Entrarono in un accampamento malandato pieno di Trolloc. Diversi grossi pentoloni bollivano lì vicino. Appena dietro il campo, un pendio conduceva bruscamente a qualche tipo di grosso altopiano. Dalla sommità si levavano colonne di fumo, e da lì e da qualche parte alla sinistra di Olver si potevano sentire suoni di combattimento. Voltandosi dal pendio, il ragazzo vide il contorno scuro di una montagna alta e stretta in lontananza, che si sollevava dalla pianura piatta come una candela in mezzo a un tavolo.
Tornò a guardare il pendio dietro l’accampamento e il suo cuore sobbalzò. Un corpo stava precipitando giù dalla cima del pendio, ancora tenendo stretto in mano uno stendardo… Uno stendardo su cui campeggiava una grande mano rossa. La Banda della Mano Rossa! L’uomo e lo stendardo caddero tra un gruppo di Trolloc che mangiavano pezzi di carne sfrigolante attorno a un fuoco. Volarono scintille in tutte le direzioni e le bestie adirate strattonarono via l’intruso dalle fiamme, ma l’uomo aveva superato da un pezzo il punto in cui gli importava cosa gli avrebbero fatto.
«Faile!» sussurrò.
«Lo vedo.» Il suo involto nascondeva il sacco con il Corno.
Aggiunse, quasi sussurrando: «Luce. Come faremo a raggiungere Mat?»
Si spostarono di lato mentre il resto del gruppo arrivava attraverso il passaggio. Avevano delle spade, ma le portavano infagottate come frecce in pacchi sulle schiene di alcuni degli uomini, come rifornimenti per il campo di battaglia.

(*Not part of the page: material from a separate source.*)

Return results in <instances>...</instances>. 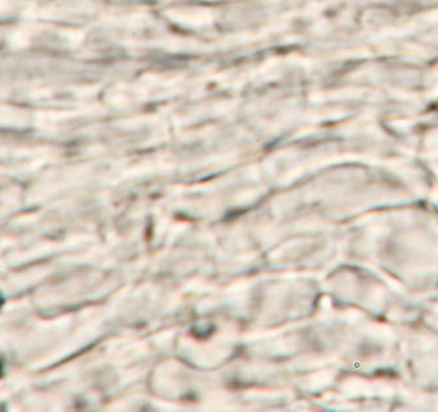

«Sangue e ceneri» sussurrò Mandevwin, unendosi a loro due. Da un recinto vicino, dei prigionieri piagnucolavano. «Forse ci metteranno lì dentro? Potremmo sgattaiolare fuori nella notte.»
Faile scosse il capo. «Ci toglieranno i fagotti. Ci lasceranno disarmati.»
«Allora cosa facciamo?» chiese Mandevwin, lanciando un’occhiata di lato mentre passava un gruppo di Trolloc, trascinando cadaveri raccolti dalle prime linee. «Iniziamo a combattere? Speriamo che Lord Mat ci veda e ci mandi aiuto?»